Hinzu kommt der Wettbewerbsdruck: Neben SK Hynix, das eigene Milliardenprogramme für Speicherfertigung angekündigt hat, rüstet auch Samsung technologisch aggressiv auf. Samsungs vertikal integriertes Modell – von der Logik über den Basis-Die bis zum HBM-Stack – könnte strukturelle Kostenvorteile bringen und die Margenführerschaft von Micron herausfordern.
Micron Technology Quartal: Wie bewerten Analysten die Aktie?

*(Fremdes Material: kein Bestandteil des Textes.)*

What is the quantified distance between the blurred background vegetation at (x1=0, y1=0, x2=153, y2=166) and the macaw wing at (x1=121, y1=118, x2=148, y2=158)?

Auf Basis der letzten zwölf Monate erwirtschaftete Micron Technology rund 21,18 US-Dollar Gewinn je Aktie. Beim Kurs von knapp über 400 Dollar ergibt sich ein Kurs-Gewinn-Verhältnis von etwa 20, also trotz der Kursvervielfachung noch unter dem S&P-500-Durchschnitt und deutlich unter wachstumsstarken Tech-Indizes. Die Guidance für das laufende Quartal ist extrem optimistisch: Micron stellt 33,5 Milliarden Dollar Umsatz und 18,90 Dollar Gewinn je Aktie in Aussicht – Zuwächse von 260 % beziehungsweise mehr als 1.000 % im Jahresvergleich.
Wall-Street-Prognosen sehen den Gewinn pro Aktie bis 2027 weiter kräftig steigen. Gleichzeitig bleibt das Bewertungsniveau im Branchenvergleich moderat, was viele Analysten zu positiven Einschätzungen veranlasst. Häuser wie Goldman Sachs, Morgan Stanley, Citigroup und RBC Capital Markets heben den strukturellen Hebel von KI auf die Speicher-Nachfrage hervor und verweisen auf Microns starke Position im HBM-Markt. Einige sehen Parallelen zu NVIDIAs Bewertungs- und Margenphase vor zwei Jahren und sprechen von einem anhaltenden Profit-Superzyklus.
Gleichzeitig verweisen skeptischere Stimmen auf die Risiken: Die angekündigten Milliardeninvestitionen könnten die aktuell rekordhohen Bruttomargen – intern sind bis zu rund 80 % avisiert – mittelfristig verwässern, wenn zusätzlicher Output den Markt wieder in ein Überangebot kippt. Wettbewerbsinitiativen etwa von SK Hynix und Samsung mahnen zur Vorsicht, was die Dauer von Microns Preissetzungsmacht angeht.
HBM ist der Engpass im KI-Zeitalter – wer hier Kapazität und Effizienz liefert, sitzt an einer der lukrativsten Stellen der gesamten Chip-Wertschöpfungskette.— Ein Halbleiter-Analyst aus New York
Im Umfeld eines schwankungsanfälligen Marktes führen solche Bedenken zu Gewinnmitnahmen – wie die jüngsten Kursverluste bei MU zeigen. Dennoch bleibt das Fazit vieler Research-Häuser positiv: Wer an eine anhaltend hohe KI-Investitionswelle glaubt, kommt am aktuellen Micron Technology Quartal und der strategischen Rolle der Aktie im Speicher-Ökosystem kaum vorbei.